SKILLS/ ABILITIES/ COMPETENCIES REQUIRED: (MUST be realistic, neither overstated nor understated, and related to the essential functions of the job.)

  • Possess in -depth knowledge of laboratory systems, and technical knowledge related to quality control, laboratory regulatory requirements.
  • Very strong organizational skills to be able to manage a wide variety of competing projects, prioritize tasks effectively, and to meet tight deadlines.
  • Strong communication skills to be able to effectively communicate with a wide audience include senior hospital administrators, physician leadership, technician staff, and other hospital personnel.
  • Solid analytical skills to be able to identify a problem or issue, synthesize the key elements for an action plan or recommendation, and to present the information in a succinct and effective manner.
  • Very strong interpersonal skills to be able to work with staff at all levels on issues of a sometimes complex, sensitive, and confidential nature.
  • Solid technical skills to be able to understand technical operational issues and to formulate an effective solution.
  • Leadership skills to be able to bring diverse groups of individuals together around a common set of goals and to create and implement an action plan.

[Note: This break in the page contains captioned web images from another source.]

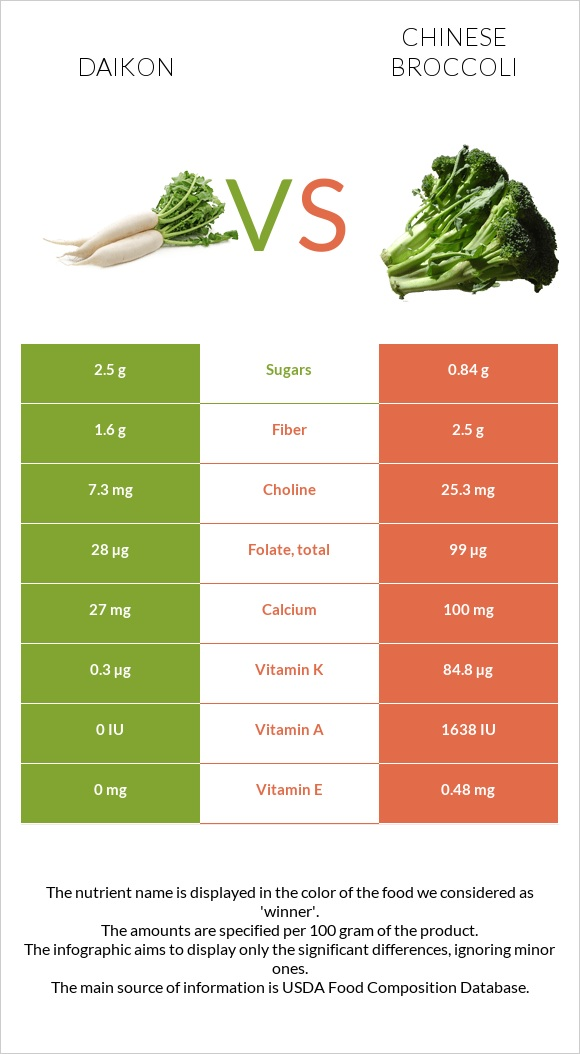 Daikon vs Chinese broccoli infographic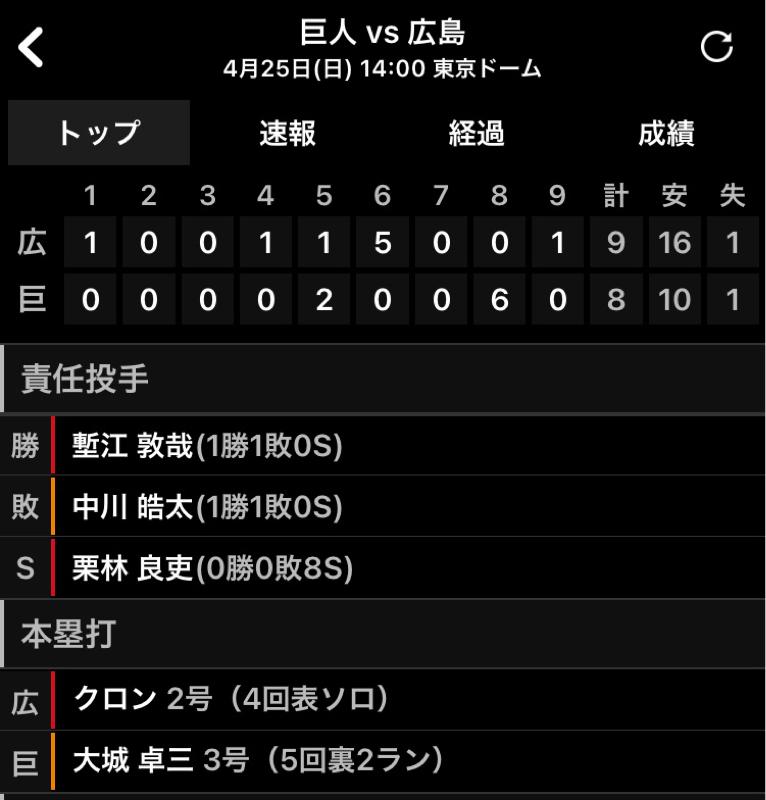 2021.04.26 【4/25 vs C:C栗林、見事な火消し役!】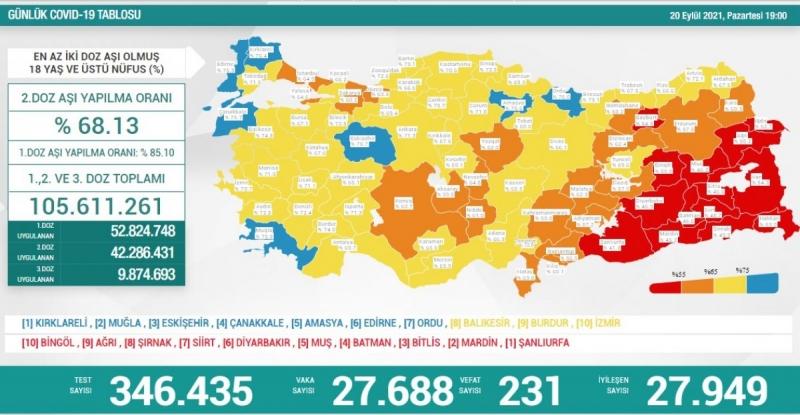 20 Eylül Türkiye'nin koronavirüs tablosu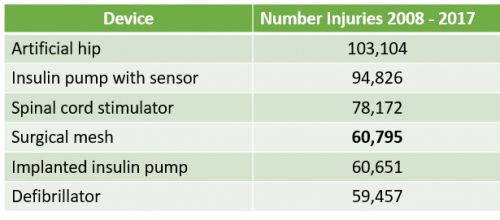 chart of injuries from medical devices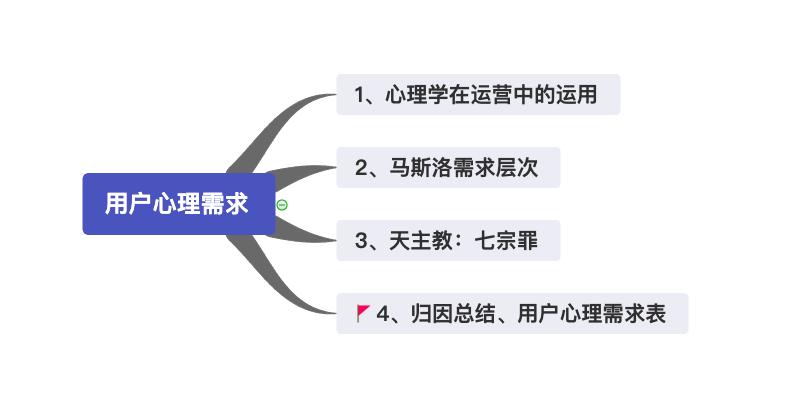 鸟哥笔记,用户运营,圣杰,用户研究,用户分层,用户运营,产品运营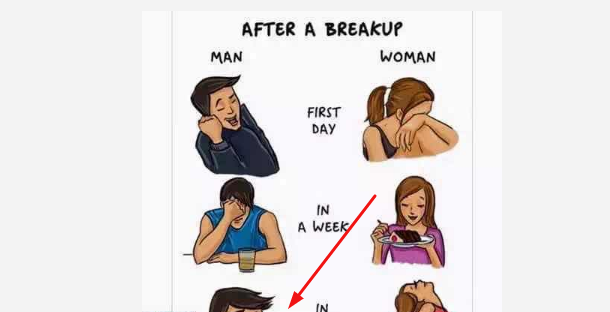 Feel guilty dating after breakup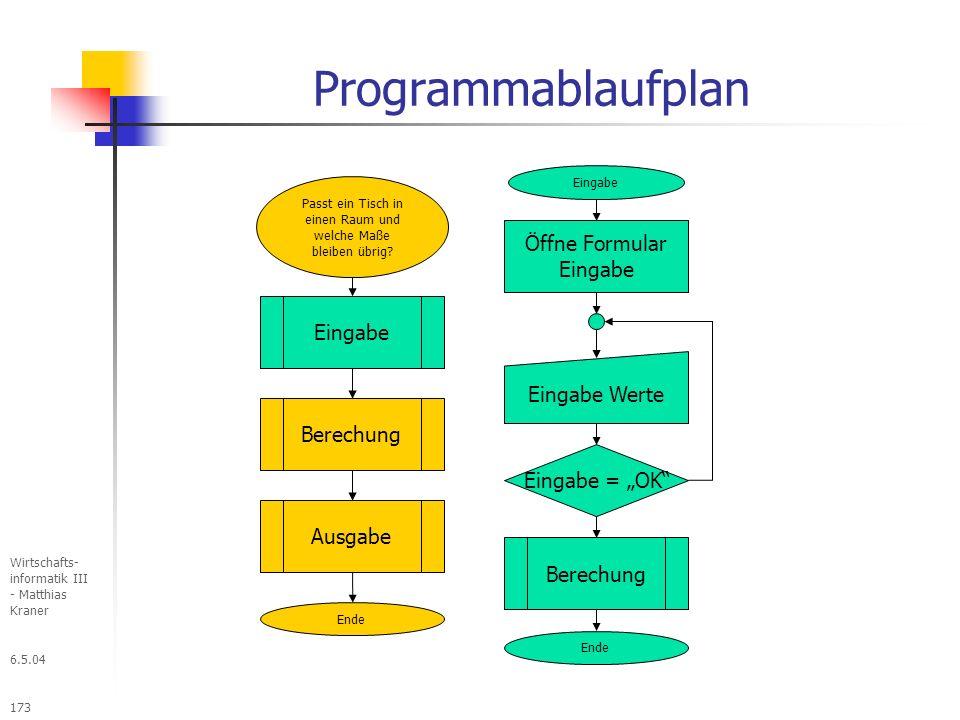 6.5.04 Wirtschafts- informatik III - Matthias Kraner 173 Programmablaufplan Passt ein Tisch in einen Raum und welche Maße bleiben übrig.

WORKING CONDITIONS: Describe the conditions in which the work is performed.

  • Fast-paced laboratory environment where the high volume of complex testing, frequently time-sensitive, means that decision making needs to take place in a compressed time-frame. Frequently, re-prioritization of existing projects needs to take place.

SUPERVISORY RESPONSIBILITY: List the number of FTEs supervised.

  • Supervise Department of Pathology (1 FTE) Senior Compliance Officer and (1FTE) Compliance Officer. Indirect supervision of (1 FTE) Tissue Typing Compliance Officer, (1 FTE) Compliance Officer in Blood Bank/Transfusion Medicine and (1 FTE) Donor Center Compliance Officer, and other regulatory compliance staff as necessary.


  • FISCAL RESPONSIBILITY: Indicate financial "scope" information, i.e.: size of budget, volume, revenue, etc.

    No direct budgetary responsibility.

    EEO Statement
    Brigham and Women's Hospital is an Equal Opportunity Employer. All qualified applicants will receive consideration for employment without regard to race, color, religion, creed, sex, sexual orientation, gender identity, national origin, ancestry, age, veteran status, disability unrelated to job requirements, genetic information, military service, or other protected status.